Peterson adds that frog eye salad offers “a perfect snapshot of mid-20th-century American food culture, when home cooks began to use more packaged foods like canned fruit or Cool Whip in imaginative ways for entertaining.”
A Mormon staple
Courtesy of Ned Adams / DutchOvenDaddy.com
By the early 1990s, recipes for frog eye salad were appearing in community cookbooks across the country, but the dish found its most devoted following in the Mormon and Western potluck and holiday canon.
“I remember frog eye salad at almost every family reunion and church potluck,” says Utah-based food blogger Ned Adams of Dutch Oven Daddy. “It was a dish that served a lot of people, so if you had leftovers, you could enjoy the rest of the week and it just got better every day.”
His family’s version always featured pineapple tidbits, fine coconut instead of coarse, and a flourish of maraschino cherries on top. “No competition,” Adams says. “Ours was always the best and no one shared the recipes because everyone had been making them for years. It is one that my mom and grandma would make without having to look at a printed recipe.”
Christine Clark, writer and Utah native
“Mormons love to eat together. They know the power of feeding their community. While I don’t hugely love the stuff, I associate it with kindness and community, so I think of it fondly.”
— Christine Clark, writer and Utah native
If you’ve never eaten frog eye salad, the texture might be your biggest surprise. “Smooshy food is comforting,” says writer and cheese educator Christine Clark, who grew up Mormon. “From risotto to pudding, smooshy food feels homey and filling. Most people don’t want smoosh food all the time, but, as the kids say, when it hits, it hits. That’s how I feel about frog eye salad. The pasta was always overcooked, the pineapple was always soggy, and there were probably more marshmallows than were technically called for. I never put a lot of it on my plate, but I did enjoy the helpings I took.”
Beyond its quirky name and unusual texture, frog eye salad carries layers of nostalgia and belonging. “Mormons love to eat together. They know the power of feeding their community,” says Clark.
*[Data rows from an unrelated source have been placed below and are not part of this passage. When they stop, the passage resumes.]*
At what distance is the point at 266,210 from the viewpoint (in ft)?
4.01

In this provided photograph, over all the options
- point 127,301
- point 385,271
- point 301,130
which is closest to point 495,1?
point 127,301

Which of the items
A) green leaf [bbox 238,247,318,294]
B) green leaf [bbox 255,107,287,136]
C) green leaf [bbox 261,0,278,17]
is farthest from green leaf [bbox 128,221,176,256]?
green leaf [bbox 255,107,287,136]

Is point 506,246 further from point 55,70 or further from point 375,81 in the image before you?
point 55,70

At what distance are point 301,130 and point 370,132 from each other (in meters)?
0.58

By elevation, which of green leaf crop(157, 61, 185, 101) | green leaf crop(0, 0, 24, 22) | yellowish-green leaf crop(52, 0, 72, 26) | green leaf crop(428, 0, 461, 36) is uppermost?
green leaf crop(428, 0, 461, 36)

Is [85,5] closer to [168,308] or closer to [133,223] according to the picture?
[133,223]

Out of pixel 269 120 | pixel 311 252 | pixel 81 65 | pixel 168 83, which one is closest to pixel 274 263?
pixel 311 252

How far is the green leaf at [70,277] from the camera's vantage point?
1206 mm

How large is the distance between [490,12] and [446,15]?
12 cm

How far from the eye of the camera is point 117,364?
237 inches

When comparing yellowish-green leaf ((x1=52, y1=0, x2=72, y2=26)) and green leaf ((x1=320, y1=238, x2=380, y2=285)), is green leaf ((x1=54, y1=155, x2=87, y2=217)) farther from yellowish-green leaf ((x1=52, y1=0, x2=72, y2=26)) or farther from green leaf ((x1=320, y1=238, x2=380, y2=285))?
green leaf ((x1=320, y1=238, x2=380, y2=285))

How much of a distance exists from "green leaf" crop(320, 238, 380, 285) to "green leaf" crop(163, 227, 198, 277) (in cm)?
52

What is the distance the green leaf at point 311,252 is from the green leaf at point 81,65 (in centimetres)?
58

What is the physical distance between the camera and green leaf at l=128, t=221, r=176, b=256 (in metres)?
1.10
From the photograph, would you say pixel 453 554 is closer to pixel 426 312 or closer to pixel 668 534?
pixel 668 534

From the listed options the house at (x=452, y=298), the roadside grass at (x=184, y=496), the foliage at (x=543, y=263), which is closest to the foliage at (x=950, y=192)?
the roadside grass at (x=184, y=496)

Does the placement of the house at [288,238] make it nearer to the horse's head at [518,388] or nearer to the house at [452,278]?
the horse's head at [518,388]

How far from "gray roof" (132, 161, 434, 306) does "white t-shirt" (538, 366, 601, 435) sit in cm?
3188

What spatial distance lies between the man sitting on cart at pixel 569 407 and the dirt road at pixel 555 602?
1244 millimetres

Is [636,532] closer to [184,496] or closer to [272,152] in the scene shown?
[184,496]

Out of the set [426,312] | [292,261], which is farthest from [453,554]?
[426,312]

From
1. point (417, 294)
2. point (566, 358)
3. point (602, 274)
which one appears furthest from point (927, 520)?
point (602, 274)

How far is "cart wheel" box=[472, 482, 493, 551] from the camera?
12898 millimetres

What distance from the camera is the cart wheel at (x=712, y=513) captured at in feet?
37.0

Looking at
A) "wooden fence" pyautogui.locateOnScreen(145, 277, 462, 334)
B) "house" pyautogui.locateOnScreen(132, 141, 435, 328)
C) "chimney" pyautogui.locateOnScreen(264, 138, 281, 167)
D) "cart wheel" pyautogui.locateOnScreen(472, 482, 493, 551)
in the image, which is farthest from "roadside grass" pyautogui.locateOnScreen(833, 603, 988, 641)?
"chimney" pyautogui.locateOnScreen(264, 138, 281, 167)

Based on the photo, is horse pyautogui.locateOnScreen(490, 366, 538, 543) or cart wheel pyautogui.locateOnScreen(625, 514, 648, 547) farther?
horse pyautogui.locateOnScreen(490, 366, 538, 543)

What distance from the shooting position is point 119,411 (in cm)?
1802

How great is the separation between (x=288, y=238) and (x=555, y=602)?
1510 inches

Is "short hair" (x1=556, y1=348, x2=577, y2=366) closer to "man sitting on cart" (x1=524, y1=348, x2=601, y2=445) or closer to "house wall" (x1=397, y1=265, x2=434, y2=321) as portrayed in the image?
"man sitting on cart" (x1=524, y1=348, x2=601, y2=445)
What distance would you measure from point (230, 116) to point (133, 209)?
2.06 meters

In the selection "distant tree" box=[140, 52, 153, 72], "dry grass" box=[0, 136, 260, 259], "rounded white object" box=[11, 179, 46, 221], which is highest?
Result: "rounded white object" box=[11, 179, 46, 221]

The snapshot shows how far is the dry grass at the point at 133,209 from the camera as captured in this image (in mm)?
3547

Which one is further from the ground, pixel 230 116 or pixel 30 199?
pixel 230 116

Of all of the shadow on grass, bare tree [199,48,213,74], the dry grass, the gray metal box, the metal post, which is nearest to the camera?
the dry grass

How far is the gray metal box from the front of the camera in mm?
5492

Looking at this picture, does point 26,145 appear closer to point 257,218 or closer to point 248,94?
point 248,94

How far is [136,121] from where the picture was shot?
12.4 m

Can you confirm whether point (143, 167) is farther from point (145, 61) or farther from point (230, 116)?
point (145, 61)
She remembers the dish appearing at ward gatherings, especially funerals. “While I don’t hugely love the stuff, I associate it with kindness and community, so I think of it fondly.”
Frog eye salad today
Beyond Utah, Colorado chef and restaurateur Frank Bonanno has observed frog eye salad’s enduring role at gatherings. “I’ve been cooking in Colorado for more than 20 years, and frog eye salad is one of the recipes that seems to embody Rocky Mountain comfort food,” he says. “It’s not even a salad: It is more like a sweet pasta casserole that someone passed off as salad.”
“What I think is so interesting about it is how it very much epitomizes this American way of cooking — taking something like pasta and making it totally our own,” Bonanno reflects. “It tastes sweet enough that kids adore it, hearty enough that you feel like you are eating something and, if you want to, you can whip up a giant vat to feed 50 people. Honestly, there is something beautiful about a dish like this. They are not trying to be trendy or Instagrammable — they are just simple American comfort food that gets people together.”
Adds Peterson, “It’s one of those signature potluck salads people bring when they want to share the very ‘best of the best’ from their home kitchens. I think that’s part of why it’s endured — it’s sweet, colorful, and just a little bit silly, but it means something to the people who make it.”
Frog eye salad may not appear on as many Thanksgiving tables today as it once did, but for those who grew up with it, it remains a sweet relic of community and comfort — proof that the strangest food traditions often tell the sweetest stories.